A guru will usually make new disciples follow this dakshina marga and there are many well-known stories that illustrate the arduous life that a disciple must pass through. Those people who have read the biography of Milarepa will remember how his guru Marpa made him work day and night on many projects. His guru made him build houses and then destroy them when they were completed. Milarepa almost despaired. For many years Marpa refused to teach any of the traditional teachings and practices which Milarepa so ardently desired. Instead he made Milarepa work and work on so many seemingly useless projects. This is an extreme example of the right hand path.

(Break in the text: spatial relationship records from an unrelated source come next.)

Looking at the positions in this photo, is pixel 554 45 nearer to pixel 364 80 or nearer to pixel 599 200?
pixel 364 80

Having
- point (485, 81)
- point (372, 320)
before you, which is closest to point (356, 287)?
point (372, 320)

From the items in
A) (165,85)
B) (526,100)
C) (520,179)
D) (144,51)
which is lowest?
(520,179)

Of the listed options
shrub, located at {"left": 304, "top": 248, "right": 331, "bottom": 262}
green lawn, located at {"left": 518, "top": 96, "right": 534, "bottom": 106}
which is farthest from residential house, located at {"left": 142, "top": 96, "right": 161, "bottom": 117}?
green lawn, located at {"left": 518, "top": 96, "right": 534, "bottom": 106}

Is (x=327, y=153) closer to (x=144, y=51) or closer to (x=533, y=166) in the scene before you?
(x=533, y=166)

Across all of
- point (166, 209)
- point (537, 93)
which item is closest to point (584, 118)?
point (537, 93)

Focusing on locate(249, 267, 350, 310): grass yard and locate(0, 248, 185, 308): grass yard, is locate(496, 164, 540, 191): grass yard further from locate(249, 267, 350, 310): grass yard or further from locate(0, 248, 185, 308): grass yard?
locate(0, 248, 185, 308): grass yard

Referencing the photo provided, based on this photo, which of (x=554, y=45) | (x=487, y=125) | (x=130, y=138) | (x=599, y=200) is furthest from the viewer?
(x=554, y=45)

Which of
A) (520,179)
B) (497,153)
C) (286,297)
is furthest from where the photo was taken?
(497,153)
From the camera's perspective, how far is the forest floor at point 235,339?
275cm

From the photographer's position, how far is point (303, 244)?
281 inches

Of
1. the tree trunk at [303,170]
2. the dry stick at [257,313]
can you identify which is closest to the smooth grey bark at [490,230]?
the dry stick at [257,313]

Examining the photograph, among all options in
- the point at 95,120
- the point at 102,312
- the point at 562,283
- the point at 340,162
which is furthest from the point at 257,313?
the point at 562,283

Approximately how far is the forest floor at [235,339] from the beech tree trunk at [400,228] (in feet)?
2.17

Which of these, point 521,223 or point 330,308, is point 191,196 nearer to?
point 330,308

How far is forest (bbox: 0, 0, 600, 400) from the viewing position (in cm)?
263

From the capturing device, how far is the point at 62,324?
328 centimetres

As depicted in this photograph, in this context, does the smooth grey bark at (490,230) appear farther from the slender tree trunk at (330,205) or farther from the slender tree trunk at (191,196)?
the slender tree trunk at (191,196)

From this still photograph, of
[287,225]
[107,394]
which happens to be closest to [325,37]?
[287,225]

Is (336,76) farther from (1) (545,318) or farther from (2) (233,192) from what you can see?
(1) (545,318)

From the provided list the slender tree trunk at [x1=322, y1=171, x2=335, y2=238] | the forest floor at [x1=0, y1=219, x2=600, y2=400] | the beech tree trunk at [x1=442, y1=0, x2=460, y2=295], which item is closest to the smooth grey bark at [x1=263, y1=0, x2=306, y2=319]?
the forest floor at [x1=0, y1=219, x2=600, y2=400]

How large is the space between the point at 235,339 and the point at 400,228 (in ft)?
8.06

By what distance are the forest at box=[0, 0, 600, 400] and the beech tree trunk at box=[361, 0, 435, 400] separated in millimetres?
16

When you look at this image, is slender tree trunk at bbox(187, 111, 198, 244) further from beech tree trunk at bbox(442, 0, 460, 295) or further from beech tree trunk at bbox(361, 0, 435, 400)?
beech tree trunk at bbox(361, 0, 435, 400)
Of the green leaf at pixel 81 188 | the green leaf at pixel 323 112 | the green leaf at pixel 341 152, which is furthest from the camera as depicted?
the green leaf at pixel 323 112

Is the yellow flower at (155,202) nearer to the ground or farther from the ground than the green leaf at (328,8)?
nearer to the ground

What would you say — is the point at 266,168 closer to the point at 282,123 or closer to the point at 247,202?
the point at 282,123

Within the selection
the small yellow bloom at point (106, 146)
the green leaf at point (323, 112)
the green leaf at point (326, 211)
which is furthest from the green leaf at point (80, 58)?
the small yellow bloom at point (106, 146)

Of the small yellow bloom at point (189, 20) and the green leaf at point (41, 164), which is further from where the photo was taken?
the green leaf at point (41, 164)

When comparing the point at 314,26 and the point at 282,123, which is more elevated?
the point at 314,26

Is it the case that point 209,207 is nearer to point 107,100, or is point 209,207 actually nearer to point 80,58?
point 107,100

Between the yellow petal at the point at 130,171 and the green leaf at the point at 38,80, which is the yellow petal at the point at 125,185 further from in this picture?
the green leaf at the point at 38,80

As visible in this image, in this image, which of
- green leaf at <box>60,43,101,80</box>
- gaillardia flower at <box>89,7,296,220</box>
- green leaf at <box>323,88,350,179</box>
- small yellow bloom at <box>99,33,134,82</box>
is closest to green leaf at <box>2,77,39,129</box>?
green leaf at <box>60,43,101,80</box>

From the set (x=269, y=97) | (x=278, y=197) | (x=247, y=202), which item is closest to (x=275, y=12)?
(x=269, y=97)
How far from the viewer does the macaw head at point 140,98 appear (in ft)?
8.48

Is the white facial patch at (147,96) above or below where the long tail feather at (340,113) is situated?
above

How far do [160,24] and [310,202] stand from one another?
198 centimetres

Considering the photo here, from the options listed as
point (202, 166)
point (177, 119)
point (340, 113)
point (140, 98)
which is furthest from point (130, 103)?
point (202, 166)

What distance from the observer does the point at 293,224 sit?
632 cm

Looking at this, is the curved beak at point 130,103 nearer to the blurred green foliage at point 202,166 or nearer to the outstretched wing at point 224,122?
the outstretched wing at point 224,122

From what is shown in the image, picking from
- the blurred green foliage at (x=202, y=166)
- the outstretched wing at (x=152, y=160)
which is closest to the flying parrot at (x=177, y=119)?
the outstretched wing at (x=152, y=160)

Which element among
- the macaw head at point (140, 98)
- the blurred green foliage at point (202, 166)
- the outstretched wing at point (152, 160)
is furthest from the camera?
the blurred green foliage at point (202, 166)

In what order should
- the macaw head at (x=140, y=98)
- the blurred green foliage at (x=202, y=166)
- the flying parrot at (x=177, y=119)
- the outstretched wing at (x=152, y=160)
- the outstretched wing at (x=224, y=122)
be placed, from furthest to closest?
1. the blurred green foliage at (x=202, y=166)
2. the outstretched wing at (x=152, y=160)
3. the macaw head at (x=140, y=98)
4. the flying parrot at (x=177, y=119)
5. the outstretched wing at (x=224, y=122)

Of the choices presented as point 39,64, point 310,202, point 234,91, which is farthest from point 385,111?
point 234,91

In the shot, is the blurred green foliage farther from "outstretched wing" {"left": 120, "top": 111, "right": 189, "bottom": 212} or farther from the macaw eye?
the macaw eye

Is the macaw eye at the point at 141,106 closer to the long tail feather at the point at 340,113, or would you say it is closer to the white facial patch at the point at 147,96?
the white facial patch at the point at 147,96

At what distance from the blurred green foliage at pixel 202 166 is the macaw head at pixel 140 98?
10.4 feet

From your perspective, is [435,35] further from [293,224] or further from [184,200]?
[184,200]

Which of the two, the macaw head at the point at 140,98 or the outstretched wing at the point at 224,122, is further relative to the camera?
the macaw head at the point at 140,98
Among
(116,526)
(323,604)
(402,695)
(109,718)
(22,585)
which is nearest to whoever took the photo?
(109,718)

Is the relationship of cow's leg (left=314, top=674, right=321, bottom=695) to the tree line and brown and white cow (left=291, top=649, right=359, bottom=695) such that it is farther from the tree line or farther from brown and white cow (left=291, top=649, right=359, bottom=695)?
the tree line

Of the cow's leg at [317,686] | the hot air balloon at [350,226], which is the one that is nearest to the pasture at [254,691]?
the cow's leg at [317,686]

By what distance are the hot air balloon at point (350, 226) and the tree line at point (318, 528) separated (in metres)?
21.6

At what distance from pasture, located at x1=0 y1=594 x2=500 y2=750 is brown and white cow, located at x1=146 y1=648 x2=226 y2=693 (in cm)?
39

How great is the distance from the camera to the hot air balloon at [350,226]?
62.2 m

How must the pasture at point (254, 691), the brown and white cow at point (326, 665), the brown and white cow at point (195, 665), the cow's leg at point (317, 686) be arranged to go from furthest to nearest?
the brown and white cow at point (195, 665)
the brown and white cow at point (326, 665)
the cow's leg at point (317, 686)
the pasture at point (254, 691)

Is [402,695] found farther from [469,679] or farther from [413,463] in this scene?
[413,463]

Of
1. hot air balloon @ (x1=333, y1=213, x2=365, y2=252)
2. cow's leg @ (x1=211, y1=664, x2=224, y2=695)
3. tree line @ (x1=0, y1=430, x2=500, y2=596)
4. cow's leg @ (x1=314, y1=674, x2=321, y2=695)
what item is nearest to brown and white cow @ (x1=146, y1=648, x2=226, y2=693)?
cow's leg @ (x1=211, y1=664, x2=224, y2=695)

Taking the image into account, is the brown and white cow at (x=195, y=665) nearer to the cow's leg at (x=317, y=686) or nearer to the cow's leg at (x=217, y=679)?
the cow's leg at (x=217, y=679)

There are also many Zen and Tao stories which illustrate this same path. For example, an aspirant goes to a sage and asks for instructions, initiation or whatever. For many years the sage makes the disciple clean the floors, work in the kitchen and many other tasks. Possibly, the sage does not teach the disciple even one conventional spiritual practice or give even one concrete, recognizable instruction. All the disciple does is work, work and work. This is the right hand path. It is the stage where the disciple removes his most obvious blocks. And what is most important during this period, awareness (the sushumna) starts to spontaneously awaken.
When an aspirant is sufficiently harmonized, then he can start to tread the vama marga the left hand path. Actually a better name for the left hand path is the vipareeta marga (the reversed path) or the nivritti marga (the path of ascent or return to the source). This indicates the stage in spiritual life where one is ready to awaken the inner awareness of the mind to a greater extent. Here the ida is given more emphasis, but one still follows the pingala path, the path of action. One starts to make greater progress in expanding inner awareness (ida) but while simultaneously balancing this with karma yoga (pingala). The left hand path of tantra consists of three acharas or stages and are generally associated with a guru-disciple relationship. It is this vama marga that leads eventually to higher understanding and realization of one’s fullest potential. It is this path that eventually leads to that which is beyond both the ida and pingala – the sushumna flow to sahasrara.
Here in tantra you will see that the balance of ida and pingala is implied. This applies throughout all the stages, from the progressive transition from the right hand path to the left hand path. The system of tantra is really a science. It is exact in its methods and sure of its aim. It has been tested and developed over the last few thousands of years by countless sages. It is for this reason that it brings results.